Here are some suggestions to help ground your knowledge strategy or investment proposal in reality and get the support and commitment you need to succeed:
- Start with the concerns of senior management - what keeps them awake at night? what are their hot issues? What is jeopardizing their career? Now identify potential hot spots where better access to knowledge can make a difference e.g. in reducing risk, improving efficiency, increasing customer satisfaction, or bringing innovative new products to market.
- Look at the corporate strategic plan and operating plans.
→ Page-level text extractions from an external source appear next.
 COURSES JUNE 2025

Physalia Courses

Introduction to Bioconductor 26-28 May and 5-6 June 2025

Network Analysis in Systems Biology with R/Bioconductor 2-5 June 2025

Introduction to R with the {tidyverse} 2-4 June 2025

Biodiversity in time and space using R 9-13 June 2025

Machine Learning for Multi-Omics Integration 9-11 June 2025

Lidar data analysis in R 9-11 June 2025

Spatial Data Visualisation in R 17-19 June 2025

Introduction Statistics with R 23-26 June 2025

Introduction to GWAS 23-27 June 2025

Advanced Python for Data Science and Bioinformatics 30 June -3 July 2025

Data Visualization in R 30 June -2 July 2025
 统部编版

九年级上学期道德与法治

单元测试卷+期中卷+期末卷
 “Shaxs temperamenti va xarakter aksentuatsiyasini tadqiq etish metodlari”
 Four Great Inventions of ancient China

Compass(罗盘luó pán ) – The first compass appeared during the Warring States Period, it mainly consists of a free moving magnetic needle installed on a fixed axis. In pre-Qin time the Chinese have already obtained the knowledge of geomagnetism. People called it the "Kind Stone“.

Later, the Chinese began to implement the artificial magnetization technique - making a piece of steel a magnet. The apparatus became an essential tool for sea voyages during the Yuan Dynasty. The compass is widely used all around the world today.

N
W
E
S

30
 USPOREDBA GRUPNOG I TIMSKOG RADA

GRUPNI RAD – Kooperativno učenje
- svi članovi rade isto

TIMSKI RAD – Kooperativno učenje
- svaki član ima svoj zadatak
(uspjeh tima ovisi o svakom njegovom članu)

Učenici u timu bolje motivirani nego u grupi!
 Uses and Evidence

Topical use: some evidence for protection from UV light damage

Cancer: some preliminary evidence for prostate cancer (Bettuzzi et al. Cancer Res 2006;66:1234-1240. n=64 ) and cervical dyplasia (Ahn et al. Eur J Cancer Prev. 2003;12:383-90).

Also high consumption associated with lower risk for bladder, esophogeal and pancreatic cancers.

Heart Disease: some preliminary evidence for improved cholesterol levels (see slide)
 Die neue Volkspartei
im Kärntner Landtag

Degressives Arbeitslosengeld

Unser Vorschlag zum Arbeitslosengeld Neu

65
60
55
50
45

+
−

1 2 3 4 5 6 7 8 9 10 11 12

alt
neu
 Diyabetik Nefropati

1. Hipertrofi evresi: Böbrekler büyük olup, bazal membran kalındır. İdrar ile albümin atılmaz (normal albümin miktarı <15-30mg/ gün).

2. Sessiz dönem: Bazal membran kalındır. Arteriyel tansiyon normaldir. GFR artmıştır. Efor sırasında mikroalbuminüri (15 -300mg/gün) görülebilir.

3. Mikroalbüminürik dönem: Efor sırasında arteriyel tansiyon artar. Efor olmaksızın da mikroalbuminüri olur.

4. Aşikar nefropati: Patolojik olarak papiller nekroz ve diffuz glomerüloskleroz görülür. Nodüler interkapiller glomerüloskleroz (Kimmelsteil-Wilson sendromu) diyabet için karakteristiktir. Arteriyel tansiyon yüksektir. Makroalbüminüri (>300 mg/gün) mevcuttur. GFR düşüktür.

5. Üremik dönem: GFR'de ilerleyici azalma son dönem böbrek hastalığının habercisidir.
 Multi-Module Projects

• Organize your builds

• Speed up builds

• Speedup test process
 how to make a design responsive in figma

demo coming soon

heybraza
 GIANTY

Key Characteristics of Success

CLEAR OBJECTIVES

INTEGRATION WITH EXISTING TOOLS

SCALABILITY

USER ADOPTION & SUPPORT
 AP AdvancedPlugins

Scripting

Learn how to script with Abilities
Is the contribution of information or knowledge even acknowledged. If it is not, start with key goals and outputs, and work back as to what processes (tasks, projects, activities) and inputs are needed to achieve them. What knowledge inputs are needed? How can improvements in information and knowledge flows contribute?
- Consider recent organizational failures and disasters e.g. bad product launches, failed strategies, cost of rework etc. Can you find a few examples where inadequate knowledge was a contributory cause?
- Examine more closely performance reports - both financial reports and those of key business indicators. Are there extra costs or lost opportunities that have been caused by poor use (or reuse) and flow of knowledge?
- Talk to customers - what is their experience of dealing with the company. Are they frustrated with customer service? Do they complain that the left hand does not know what the right hand is doing? Do they comment on how your organization does not speak with one voice or is "not joined up" or that it does not listen to their concerns? All are symptoms of failure of knowledge sharing.
- Look at time sheet analyses and monthly management reports. Are there clear examples of time being spent to develop knowledge that already exists elsewhere. Sadly, many knowledge-intensive organizations do not take time sheets seriously, and therefore have no real sense of how one of their most valuable knowledge assets - people - (as well as their financial costs) are being deployed.
- Look even deeper at your organization performance management system. How does it address knowledge (if you are using the EFQM system the current version now has a sub-category on knowledge management) and how can better knowledge management contribute to key performance indicators?
- Consider how important decisions - those that have bottom line impact - are made. How are the decision makers informed? Often it is not through formal documents but informal knowledge flow? How well do existing mechanisms such as office layout or staff meetings contribute to better decision making?
In other words, a knowledge strategy should start from existing strategies, plans and the modus operandi of an organization. It should explicitly identify specific areas of inefficiency, lost opportunities, of costly mistakes where a good KM practice would improve productivity and minimize risks. It should seek to support people throughout the organization in performing their daily tasks efficiently and effectively. It should identify how knowledge can create new opportunities - in innovative customer solutions, in business processes or in new products and services. Unless knowledge management is 'connected' to this real world of customers, goals and strategies, business and management processes, and performance systems, it will remain theoretical and detached.
I am reminded of a comment made by a BP person about knowledge management: "where's the oil?". It's a knowledge manager's job to show where the 'oil' is in your KM strategy.